INNOVIM Scientists Presenting at the Fall Meeting of the American Geophysical Union (AGU)

Innovim meteorologists and computer scientists will be presenting the latest results from a NOAA Office of Oceanic and Atmospheric Research (OAR)-sponsored Small Business Innovative Research (SBIR) grant, “Landfalling Event Atmospheric River Neural Network (LEARN2): an AI Machine Learning Numerical Weather Prediction Post-Processing Tool for Advancing Weather and Climate Prediction” (https://agu.confex.com/agu/fm22/meetingapp.cgi/Paper/1050031, in session SY35A – Community Modeling and Open Innovation to Advance Earth Prediction Systems). The session provides “an opportunity for the broad research community to share information about their latest developments and how these innovations are advancing the capabilities of community modeling systems. Topics in this session will include discussions on the motivation and process by which the community can work together to explore, validate, and integrate all aspects important to advancing weather and climate prediction. Open innovation spans everything from observation impact, model code, and software engineering to experimental design and computing architectures, post-processing, ensemble design, including model uncertainty.” Session conveners include Jose-Henrique Alves, NOAA OAR, Neil Jacobs, University Corporation for Atmospheric Research and Louisa B Nance, NCAR. This research was led by Dr. Philip Ardanuy, INNOVIM’s Chief Scientist, and Dr. Sibren Isaacman, Associate Professor of Computer Science, Loyola University Maryland.
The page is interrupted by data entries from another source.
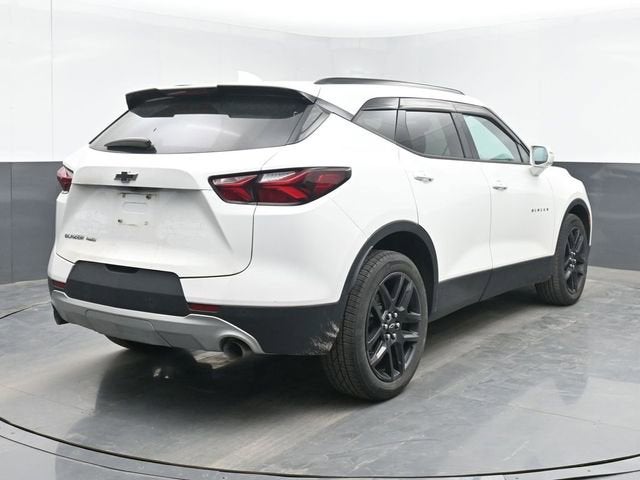 2019 Chevrolet Blazer 2LT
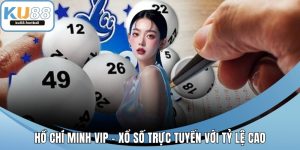 Hồ Chí Minh Vip
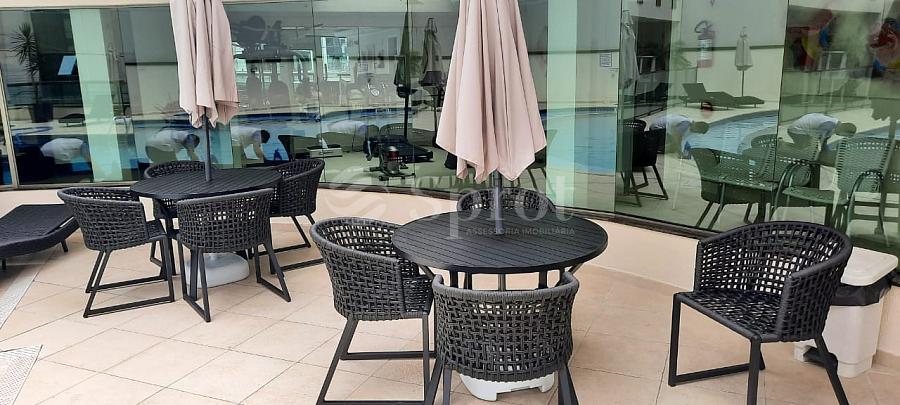 RESIDENCIAL PÔR DO SOL- 3 Suites Mobiliado — foto 2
The main phenomena driving rain events in the western United States during the rainy season (October-April) are Atmospheric Rivers. Accurately forecasting rainfall from these events is critical due to the impacts they have on the water supply as well as the flooding and debris-flow risks they pose. LEARN2 is a neural-network-based decision support tool that considers forecast guidance from NOAA/National Centers for Environmental Prediction (NCEP’s) Global Ensemble Forecast System (GEFS) and the European Center for Medium-Range Weather Forecasting Ensembles (ECMWF), remotely sensed fields, and several subseasonal-to-seasonal teleconnection indices, to produce extreme rainfall predictions. In LEARN2, products are run through several neural networks and novel genetic and “voting” algorithms that leverage the power of ensemble forecast systems to predict whether rainfall will exceed thresholds of interest at discrete points in a grid for lookaheads of up to 10 days. Using F1-score as our primary metric, LEARN2 predictions outperform both the GEFS and ECMWF, delivering 1-2 additional days of lead time for skillful extreme rainfall prediction on independent data.